* [SOURCE TEXT]

============================================================

CWU must oppose ‘performance management’


The new workplace tyranny

By a CWU rep in BT

In British Telecom the Communication Workers Union will shortly be sending out yet another survey on whether union members feel that since new national agreements came into being the application of performance management (PM) in the workplace has improved.

Furthermore, another two questions are to be placed before the membership: Do they believe that the September agreements need to be given more time to change the performance management culture in BT and, if members “wish to be balloted now for strike action on performance management”.

This follows a debate at the national CWU conference where delegates, based on their branch experiences and caseload had already concluded that the national agreements were not working and that the process was still punitive with managers not being reined in. They opposed the Executive and demanded a strike ballot on the issue. This comes after the CWU has come within “a whisker” of an industrial action ballot two times in the last three years. Delegates’ patience, reflecting pressure from members and lay officers, had finally run out.

BT for its part, has moved, it says, away from bald stats macro management to what is called “a good day’s work”, to Dwell, Delays and Delivery (3Ds measures) in response to this pressure. CWU members are no longer to be just measured on what they do, but how they do their work, how they adhere and subscribe to “new values”.

CWU reps who have actively sought to determine what the measures are to be, and how the values are to be applied, have already been marked out under the new measures as, for example, “spending too much time focusing on union stuff and not doing their work”.

So, the CWU survey is akin to a scene where a prisoner, tied to a chair is being interrogated mercilessly by managers. Rather than taking the cudgels away from the managers, the CWU executive officer asks for a break so that they can ask the prisoner if the interrogation feels better than the last beating now that new national agreements are in place.

Daily experience in BT

What follows is a day in the life of a CWU rep in BT. It attempts to show what the regime is on the floor and how the current situation has arisen. It also attempts to explain what performance management is, as some CWU officers still think that because it has been around a while, members should just get on with it. Some also think that it is just another version of time and motion and that it is no longer possible to campaign to get a vote for action across all lines of business within BT group; in short, they lack confidence to campaign for a Yes vote as they mistakenly believe that some elements of PM can be progressive.

Think that is not the case? Now read on. Names have been changed, all scenes actually happen on a more or less regular occurrence, nothing is out of the ordinary. This is my workplace, this is the experience of a CWU rep in the telecoms industry.

Turn on, Log on, Tune in

A confidential meeting between a line manager and team member is taking place. Targets have been revised and raised. Now each member of the manager’s team must hit 100% of expected job standards, but not to worry as the individual has achieved 130%; an increase of 30% . They are continuously improving and being Right First Time. However, some of the job activities have had their ‘time allowed to complete’ cut by 33%, and in others, 50%

Well done, no matter, the individual seems to be coping well with this new revision and is on track to meet expectations. But hold on there. The manager has been informed that within the 130% productivity, not enough risk is being taken. It turns out that 16% of that 130% should in fact be 30%. On that alone, the 30% increase in productivity and meeting targets must be put aside. It also turns out that on one occasion, when the manager wanted an Instant Messenger chat, the individual had been 10 minutes late back from lunch.

============================================================

* [DATA SHOWN]
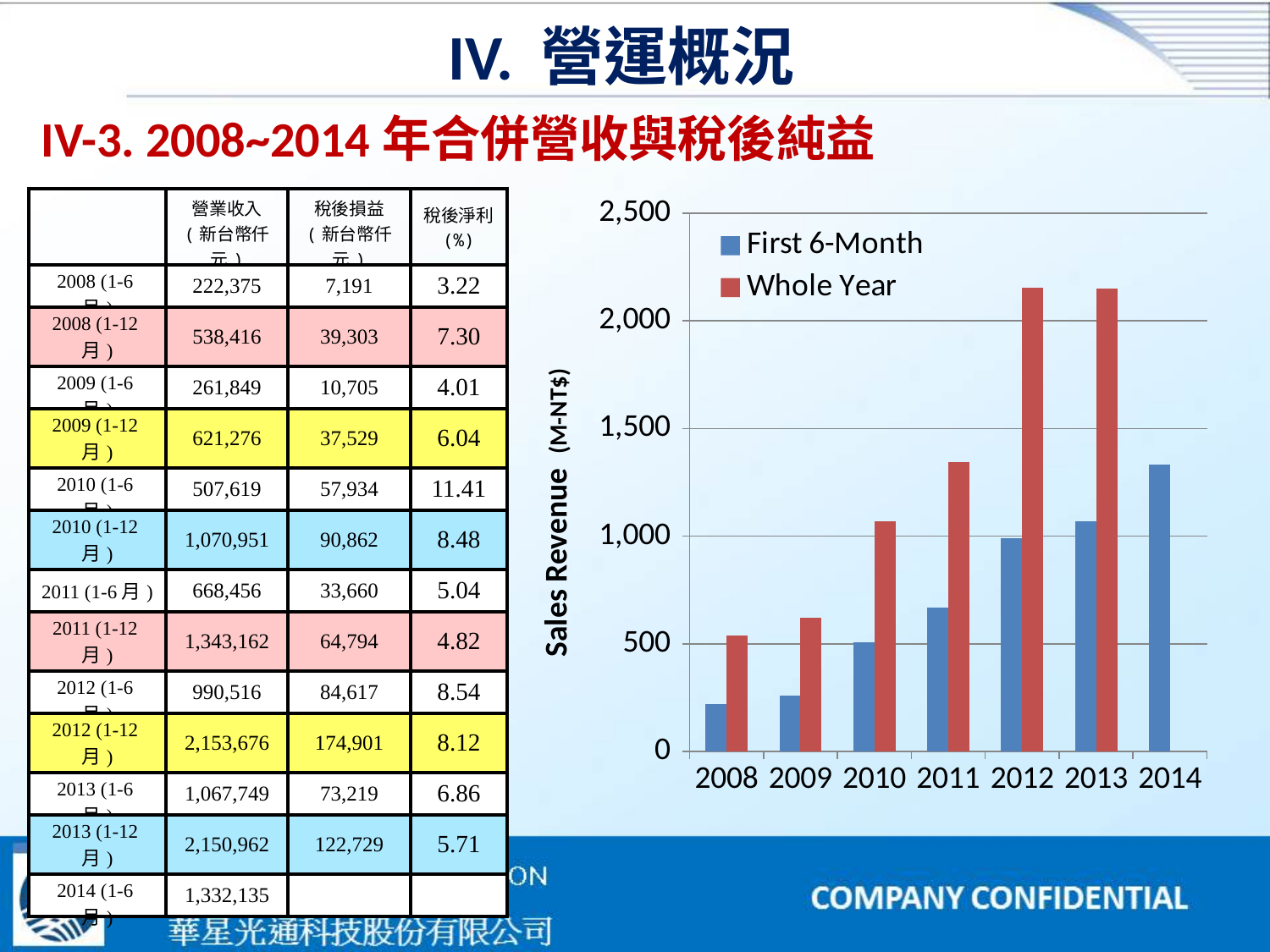
How many series does the chart legend list? 2 Which year has the lowest First 6-Month bar? 2008 What is the title of the chart's vertical axis? Sales Revenue (M-NT$) Which year has the lowest Whole Year bar? 2008 Is the First 6-Month value for 2008 greater or less than 500? less Is the Whole Year value for 2012 greater or less than 2,000? greater Is the Whole Year value for 2011 greater or less than 1,000? greater Which is larger, the First 6-Month value for 2010 or the First 6-Month value for 2009? 2010 Do the Whole Year values rise or fall from 2008 to 2012? rise Which year has the highest First 6-Month bar? 2014 What kind of chart is shown on the slide? bar chart How many years are shown on the x axis of the chart? 7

============================================================

* [STUDY QUESTIONS]
**1.** Repeat the BT performance management article above word for word, beginning at the words "So, the CWU" and stopping after "are in place.".
**2.** In the BT performance management article, how many times in the last three years has the CWU come within "a whisker" of an industrial action ballot?
**3.** Supply the next part of the BT performance management article, picking up after its final sentence about the individual being 10 minutes late back from lunch.

* [RESULTS OF THE TASKS]
**1.**
So, the CWU survey is akin to a scene where a prisoner, tied to a chair is being interrogated mercilessly by managers. Rather than taking the cudgels away from the managers, the CWU executive officer asks for a break so that they can ask the prisoner if the interrogation feels better than the last beating now that new national agreements are in place.

**2.** Two times.

**3.**
This same technology, the manager is informed, did not pick up the extra 20 minutes yesterday spent saving a job from ending up as a Service Level Agreement for the company. No matter. The member is told to watch their timekeeping, put on a development plan and is marked “Development Needed”. When they had walked in the room they had been on a mark of “Achieving Standards”.

Reports come in the tea break. Another manager elsewhere has marked all of his team as “Development Needed”. For 30 minutes a pissed-off worker has been held back by team mates as he verbally berates this manager. The team member sits down exhausted, it is never ending, and they are always on your back. What’s the point, no one is doing f-all about it.

Archie is screaming, swearing and kicking all his desk drawers. Everything is falling onto the floor. He is literally in tears. “What’s up mate?” “F-ing software, cancelled out all my macros again. Got to get this job out ‘cos I’m expected to do two jobs a day; they’re on my back again”. Poorly designed and replatformed software has meant that jobs get stuck in being processed on the web based computer tools. The pressure is on, for despite senior managers knowing full well of this known but unresolved problem, targets were recently raised. Archie is on a final warning and is desperate.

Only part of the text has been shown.